今回は、そんな心温まるひとときをくれる本や、年末年始のワクワクを盛り上げてくれる本を選んでみました。
フィービ と セルビ・ウォージントン 作・絵 まさき るりこ 訳 / 福音館書店 / 幼児から
クリスマス・イブの朝、郵便屋のくまさんは、手紙や小包の入った袋を駅で受け取り、手押し車にのせて、郵便局まで運びます。郵便局ではんこを押したら、配達に出発。どの家も、みんな喜んでくまさんを迎え、クリスマスのごちそうをおすそわけしてくれます。配達が終わると、今度はまちのポストから手紙や小包を集め、郵便局に持ち帰ります。一日の仕事が終わって、家に帰ったくまさんは、あたたかいお風呂に入り、暖炉の前で夜ごはん。そして、クリスマスの靴下をつるしてから、ぐっすり眠りにつきます。

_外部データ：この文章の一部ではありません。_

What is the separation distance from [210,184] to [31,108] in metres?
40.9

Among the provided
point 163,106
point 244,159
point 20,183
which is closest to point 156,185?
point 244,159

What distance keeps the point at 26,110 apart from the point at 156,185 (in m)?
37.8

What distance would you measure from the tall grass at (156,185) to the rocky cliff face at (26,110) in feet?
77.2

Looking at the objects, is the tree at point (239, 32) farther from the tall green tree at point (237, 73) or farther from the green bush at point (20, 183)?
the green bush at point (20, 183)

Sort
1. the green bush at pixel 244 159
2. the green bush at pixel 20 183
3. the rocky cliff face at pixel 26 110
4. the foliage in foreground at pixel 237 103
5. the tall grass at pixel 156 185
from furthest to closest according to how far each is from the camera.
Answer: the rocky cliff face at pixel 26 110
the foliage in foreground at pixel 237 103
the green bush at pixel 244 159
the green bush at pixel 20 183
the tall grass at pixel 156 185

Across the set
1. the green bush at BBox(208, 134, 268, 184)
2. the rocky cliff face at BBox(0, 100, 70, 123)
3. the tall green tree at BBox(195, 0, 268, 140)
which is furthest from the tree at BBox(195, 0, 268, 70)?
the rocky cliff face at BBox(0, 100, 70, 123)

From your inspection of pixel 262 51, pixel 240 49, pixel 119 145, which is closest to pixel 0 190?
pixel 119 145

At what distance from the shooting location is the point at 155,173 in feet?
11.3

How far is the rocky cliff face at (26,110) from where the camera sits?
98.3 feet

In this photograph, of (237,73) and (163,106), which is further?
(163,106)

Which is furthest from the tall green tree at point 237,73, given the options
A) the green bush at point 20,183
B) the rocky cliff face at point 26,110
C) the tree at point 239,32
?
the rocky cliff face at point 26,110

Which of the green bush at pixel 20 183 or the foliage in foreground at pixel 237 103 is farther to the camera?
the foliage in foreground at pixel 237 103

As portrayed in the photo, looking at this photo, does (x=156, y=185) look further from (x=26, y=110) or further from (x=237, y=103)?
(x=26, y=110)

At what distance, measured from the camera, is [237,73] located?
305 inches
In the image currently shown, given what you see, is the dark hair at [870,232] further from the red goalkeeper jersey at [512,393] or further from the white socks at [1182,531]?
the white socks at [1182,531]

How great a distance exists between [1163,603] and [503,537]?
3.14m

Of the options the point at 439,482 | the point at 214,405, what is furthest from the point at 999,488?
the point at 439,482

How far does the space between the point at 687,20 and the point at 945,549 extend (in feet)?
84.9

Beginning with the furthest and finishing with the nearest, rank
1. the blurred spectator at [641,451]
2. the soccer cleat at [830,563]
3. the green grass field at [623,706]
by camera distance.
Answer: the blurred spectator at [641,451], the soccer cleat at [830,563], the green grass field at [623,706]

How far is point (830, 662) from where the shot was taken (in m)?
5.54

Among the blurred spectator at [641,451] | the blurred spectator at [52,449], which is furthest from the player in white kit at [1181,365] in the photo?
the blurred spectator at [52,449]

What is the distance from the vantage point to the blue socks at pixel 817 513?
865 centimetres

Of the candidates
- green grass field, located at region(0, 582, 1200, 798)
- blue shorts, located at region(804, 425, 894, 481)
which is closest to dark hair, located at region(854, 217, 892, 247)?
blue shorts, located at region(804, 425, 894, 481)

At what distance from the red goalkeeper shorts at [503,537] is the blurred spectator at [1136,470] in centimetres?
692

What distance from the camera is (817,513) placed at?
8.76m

パン屋さん、せきたん屋さん、植木屋さんなど、いろいろな職業のぬいぐるみのくまさんを主人公にした、愛らしい小型の絵本シリーズの1冊。働きもののくまさんの、おだやかできちんとした暮らしぶりは、読んでいて、なんとも言えない安心感につつまれます。
片山令子 作 片山 健 絵 / 福音館書店 / 幼児から
冬ごもりの季節が近づき、おかあさんぐまとこぐまは、準備をするために森へ出かけます。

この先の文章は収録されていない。